▶
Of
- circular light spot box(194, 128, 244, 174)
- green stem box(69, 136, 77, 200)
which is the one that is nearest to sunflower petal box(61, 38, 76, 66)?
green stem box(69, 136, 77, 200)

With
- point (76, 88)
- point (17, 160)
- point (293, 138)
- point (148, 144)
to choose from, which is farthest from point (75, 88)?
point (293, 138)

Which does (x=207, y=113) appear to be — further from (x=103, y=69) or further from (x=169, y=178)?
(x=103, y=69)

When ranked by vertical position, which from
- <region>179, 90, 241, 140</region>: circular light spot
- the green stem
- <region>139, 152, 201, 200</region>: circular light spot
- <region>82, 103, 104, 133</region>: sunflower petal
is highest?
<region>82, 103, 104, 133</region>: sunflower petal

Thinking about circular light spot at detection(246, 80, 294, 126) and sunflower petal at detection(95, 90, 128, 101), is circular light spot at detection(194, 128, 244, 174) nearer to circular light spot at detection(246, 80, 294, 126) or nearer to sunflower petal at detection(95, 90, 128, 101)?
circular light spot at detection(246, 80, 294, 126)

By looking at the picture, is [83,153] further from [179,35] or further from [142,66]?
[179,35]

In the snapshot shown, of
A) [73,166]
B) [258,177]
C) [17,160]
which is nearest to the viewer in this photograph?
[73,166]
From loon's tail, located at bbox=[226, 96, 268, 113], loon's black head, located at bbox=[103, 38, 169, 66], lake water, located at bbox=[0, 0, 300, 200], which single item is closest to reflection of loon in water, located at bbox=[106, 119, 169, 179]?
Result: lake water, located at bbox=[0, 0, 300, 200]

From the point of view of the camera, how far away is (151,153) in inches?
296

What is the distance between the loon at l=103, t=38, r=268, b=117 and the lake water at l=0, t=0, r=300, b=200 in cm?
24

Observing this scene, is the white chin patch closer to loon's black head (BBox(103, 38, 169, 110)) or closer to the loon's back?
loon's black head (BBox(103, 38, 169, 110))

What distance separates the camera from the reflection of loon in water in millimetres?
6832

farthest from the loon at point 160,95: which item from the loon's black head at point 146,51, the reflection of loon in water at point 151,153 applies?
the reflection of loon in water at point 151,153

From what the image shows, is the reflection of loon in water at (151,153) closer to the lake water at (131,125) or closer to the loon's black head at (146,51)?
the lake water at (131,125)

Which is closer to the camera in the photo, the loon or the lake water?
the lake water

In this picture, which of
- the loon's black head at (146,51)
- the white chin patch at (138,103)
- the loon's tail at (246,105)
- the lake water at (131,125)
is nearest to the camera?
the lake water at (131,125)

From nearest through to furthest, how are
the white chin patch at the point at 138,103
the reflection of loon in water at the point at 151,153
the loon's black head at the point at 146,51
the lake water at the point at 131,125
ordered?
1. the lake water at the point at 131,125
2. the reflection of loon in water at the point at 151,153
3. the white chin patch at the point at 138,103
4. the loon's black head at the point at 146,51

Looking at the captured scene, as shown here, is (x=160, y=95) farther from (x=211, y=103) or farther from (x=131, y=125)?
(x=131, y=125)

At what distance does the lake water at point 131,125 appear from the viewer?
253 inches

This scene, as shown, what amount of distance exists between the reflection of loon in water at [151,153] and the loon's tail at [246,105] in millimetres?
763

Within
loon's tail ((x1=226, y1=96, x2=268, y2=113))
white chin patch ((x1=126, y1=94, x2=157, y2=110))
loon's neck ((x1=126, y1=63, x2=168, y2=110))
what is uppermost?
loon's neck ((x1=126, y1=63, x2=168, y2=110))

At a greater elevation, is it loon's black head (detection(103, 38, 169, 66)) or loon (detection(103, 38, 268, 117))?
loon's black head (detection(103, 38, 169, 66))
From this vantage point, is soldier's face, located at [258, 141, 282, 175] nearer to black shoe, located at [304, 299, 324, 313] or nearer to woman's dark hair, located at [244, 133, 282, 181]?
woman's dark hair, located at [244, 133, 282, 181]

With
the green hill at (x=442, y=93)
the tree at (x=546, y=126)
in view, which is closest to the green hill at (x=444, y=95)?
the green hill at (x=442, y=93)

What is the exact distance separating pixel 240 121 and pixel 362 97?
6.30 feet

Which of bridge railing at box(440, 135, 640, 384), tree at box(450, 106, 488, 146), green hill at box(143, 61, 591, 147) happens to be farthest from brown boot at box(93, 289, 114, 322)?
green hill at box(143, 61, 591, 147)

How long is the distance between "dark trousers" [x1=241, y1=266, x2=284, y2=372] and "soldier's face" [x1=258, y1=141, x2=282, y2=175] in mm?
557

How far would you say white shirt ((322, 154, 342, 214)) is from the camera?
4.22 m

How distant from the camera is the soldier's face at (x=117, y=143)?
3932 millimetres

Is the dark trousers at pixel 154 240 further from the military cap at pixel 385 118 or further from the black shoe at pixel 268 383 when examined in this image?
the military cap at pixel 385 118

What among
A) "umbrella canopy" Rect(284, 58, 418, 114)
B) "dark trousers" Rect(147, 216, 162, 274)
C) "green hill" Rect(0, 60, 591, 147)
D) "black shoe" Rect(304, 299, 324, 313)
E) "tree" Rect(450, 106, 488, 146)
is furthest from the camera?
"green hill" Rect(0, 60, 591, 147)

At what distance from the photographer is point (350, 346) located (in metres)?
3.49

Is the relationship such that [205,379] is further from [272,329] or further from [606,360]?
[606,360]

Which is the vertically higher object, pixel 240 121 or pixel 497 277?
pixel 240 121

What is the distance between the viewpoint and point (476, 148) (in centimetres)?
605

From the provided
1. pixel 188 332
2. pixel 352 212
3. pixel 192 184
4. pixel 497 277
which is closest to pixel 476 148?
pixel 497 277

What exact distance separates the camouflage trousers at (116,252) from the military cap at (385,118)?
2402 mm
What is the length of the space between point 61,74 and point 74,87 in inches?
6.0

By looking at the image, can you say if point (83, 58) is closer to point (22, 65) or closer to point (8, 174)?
◀
● What needs to be done: Output all of the data again, exactly.

● Correct output:
Of
- circular light spot box(194, 128, 244, 174)
- green stem box(69, 136, 77, 200)
which is the one that is nearest to sunflower petal box(61, 38, 76, 66)?
green stem box(69, 136, 77, 200)

With
- point (76, 88)
- point (17, 160)
- point (293, 138)
- point (148, 144)
to choose from, which is farthest from point (75, 88)?
point (293, 138)

Which does (x=207, y=113) appear to be — further from (x=103, y=69) or further from (x=169, y=178)?
(x=103, y=69)

When ranked by vertical position, which from
- <region>179, 90, 241, 140</region>: circular light spot
- the green stem
- <region>139, 152, 201, 200</region>: circular light spot
- <region>82, 103, 104, 133</region>: sunflower petal
is highest?
<region>82, 103, 104, 133</region>: sunflower petal

Thinking about circular light spot at detection(246, 80, 294, 126) and sunflower petal at detection(95, 90, 128, 101), is circular light spot at detection(194, 128, 244, 174) nearer to circular light spot at detection(246, 80, 294, 126) or nearer to sunflower petal at detection(95, 90, 128, 101)?
circular light spot at detection(246, 80, 294, 126)

By looking at the picture, is [83,153] further from [179,35] or further from [142,66]?
[179,35]

In the snapshot shown, of
A) [73,166]
B) [258,177]
C) [17,160]
which is nearest to the viewer in this photograph?
[73,166]
From loon's tail, located at bbox=[226, 96, 268, 113], loon's black head, located at bbox=[103, 38, 169, 66], lake water, located at bbox=[0, 0, 300, 200], which single item is closest to reflection of loon in water, located at bbox=[106, 119, 169, 179]?
Result: lake water, located at bbox=[0, 0, 300, 200]

From the point of view of the camera, how far away is (151,153) in inches?
296

What is the distance between the loon at l=103, t=38, r=268, b=117 and the lake water at l=0, t=0, r=300, b=200 in cm?
24

Observing this scene, is the white chin patch closer to loon's black head (BBox(103, 38, 169, 110)) or closer to the loon's back?
loon's black head (BBox(103, 38, 169, 110))

What distance separates the camera from the reflection of loon in water in millimetres?
6832

farthest from the loon at point 160,95: which item from the loon's black head at point 146,51, the reflection of loon in water at point 151,153 applies?
the reflection of loon in water at point 151,153

From what the image shows, is the reflection of loon in water at (151,153) closer to the lake water at (131,125) or closer to the loon's black head at (146,51)?
the lake water at (131,125)

Which is closer to the camera in the photo, the loon or the lake water?
the lake water

In this picture, which of
- the loon's black head at (146,51)
- the white chin patch at (138,103)
- the loon's tail at (246,105)
- the lake water at (131,125)
is nearest to the camera?
the lake water at (131,125)

From nearest through to furthest, how are
the white chin patch at the point at 138,103
the reflection of loon in water at the point at 151,153
the loon's black head at the point at 146,51
the lake water at the point at 131,125
ordered?
1. the lake water at the point at 131,125
2. the reflection of loon in water at the point at 151,153
3. the white chin patch at the point at 138,103
4. the loon's black head at the point at 146,51

Looking at the captured scene, as shown here, is (x=160, y=95) farther from (x=211, y=103) or farther from (x=131, y=125)?
(x=131, y=125)

At what distance does the lake water at point 131,125 appear from the viewer?
253 inches

This scene, as shown, what amount of distance exists between the reflection of loon in water at [151,153] and the loon's tail at [246,105] in millimetres?
763

Within
loon's tail ((x1=226, y1=96, x2=268, y2=113))
white chin patch ((x1=126, y1=94, x2=157, y2=110))
loon's neck ((x1=126, y1=63, x2=168, y2=110))
what is uppermost?
loon's neck ((x1=126, y1=63, x2=168, y2=110))

At a greater elevation, is it loon's black head (detection(103, 38, 169, 66)) or loon (detection(103, 38, 268, 117))?
loon's black head (detection(103, 38, 169, 66))
From this vantage point, is soldier's face, located at [258, 141, 282, 175] nearer to black shoe, located at [304, 299, 324, 313] or nearer to woman's dark hair, located at [244, 133, 282, 181]?
woman's dark hair, located at [244, 133, 282, 181]

With
the green hill at (x=442, y=93)
the tree at (x=546, y=126)
in view, which is closest to the green hill at (x=444, y=95)?
the green hill at (x=442, y=93)

What is the exact distance separating pixel 240 121 and pixel 362 97?
6.30 feet

Which of bridge railing at box(440, 135, 640, 384), tree at box(450, 106, 488, 146), green hill at box(143, 61, 591, 147) happens to be farthest from brown boot at box(93, 289, 114, 322)?
green hill at box(143, 61, 591, 147)

How long is the distance between "dark trousers" [x1=241, y1=266, x2=284, y2=372] and "soldier's face" [x1=258, y1=141, x2=282, y2=175] in mm?
557

How far would you say white shirt ((322, 154, 342, 214)) is from the camera?
4.22 m

How distant from the camera is the soldier's face at (x=117, y=143)?
3932 millimetres

Is the dark trousers at pixel 154 240 further from the military cap at pixel 385 118 or further from the black shoe at pixel 268 383 when examined in this image?
the military cap at pixel 385 118

What among
A) "umbrella canopy" Rect(284, 58, 418, 114)
B) "dark trousers" Rect(147, 216, 162, 274)
C) "green hill" Rect(0, 60, 591, 147)
D) "black shoe" Rect(304, 299, 324, 313)
E) "tree" Rect(450, 106, 488, 146)
is furthest from the camera?
"green hill" Rect(0, 60, 591, 147)

At what distance from the photographer is point (350, 346) located (in metres)?
3.49

Is the relationship such that [205,379] is further from [272,329] or further from [606,360]?
[606,360]

Which is the vertically higher object, pixel 240 121 or pixel 497 277?
pixel 240 121

What is the distance between the viewpoint and point (476, 148) (in centimetres)?
605

From the provided
1. pixel 188 332
2. pixel 352 212
3. pixel 192 184
4. pixel 497 277
which is closest to pixel 476 148?
pixel 497 277

What exact distance separates the camouflage trousers at (116,252) from the military cap at (385,118)?
2402 mm
What is the length of the space between point 61,74 and point 74,87 in inches?
6.0

By looking at the image, can you say if point (83, 58) is closer to point (22, 65) or closer to point (8, 174)?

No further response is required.